If assistance did not come in fast enough, no good governance reforms would take place beyond the recently completed elections, UN Resident Coordinator Stan Nkwain told the daily news briefing at UN Headquarters in New York. Strikes and mutinies would continue, he said, as would insecurity, vulnerability and human suffering.
The landlocked country, which shares borders with Cameroon, Chad, Republic of Congo, Democratic Republic of the Congo (DRC) and the conflict-torn Darfur region of west Sudan, had lost on average six months of life expectancy every year since 1988 and 1.5 per cent of its per capita gross domestic product (GDP) every year since 1995, while 70 per cent of its population lived on less than a dollar a day.
State revenues this year were, for the first time, less than the total needed to pay civil service salaries and the Government was 41 months in arrears with these, so had no personnel available to distribute food, medicines and school materials, improve the broken down health and education infrastructure, or deploy the forces of law and order.

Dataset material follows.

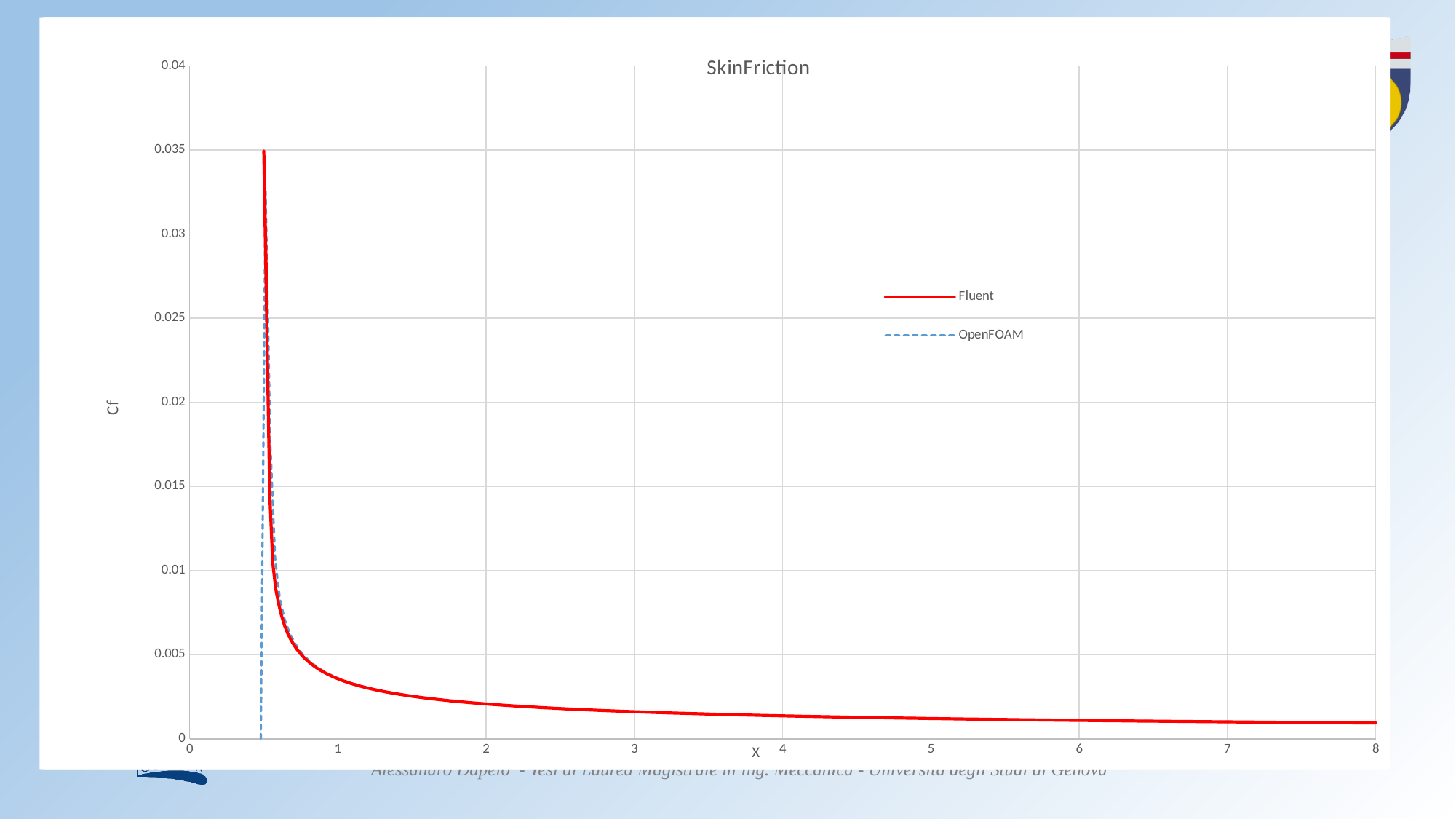
Is the Fluent value of Cf at x = 2 greater or less than 0.005? less Is the Fluent value of Cf at x = 8 greater or less than 0.005? less What is the title of the chart? SkinFriction What is the maximum value shown on the x axis? 8 How many series does the legend list? 2 Which series is drawn as a dashed line in the legend? OpenFOAM Do the Cf values of the Fluent series rise or fall as x increases from 1 to 8? fall Is the Fluent value of Cf at x = 1 greater or less than 0.01? less What kind of chart is shown on the slide? line chart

On the other hand, the central Government had completed a return to constitutional rule through transparent elections and had started to show its resolve to fight endemic corruption and to strengthen respect for human rights.
Through the UN Development Assistance Framework (UNDAF) the UN was supporting these processes and the Government deserved a chance from partners and the international community in the form of emergency financial assistance to keep the State open for business and to start reversing the economic chaos it had inherited from a military coup in March 2003.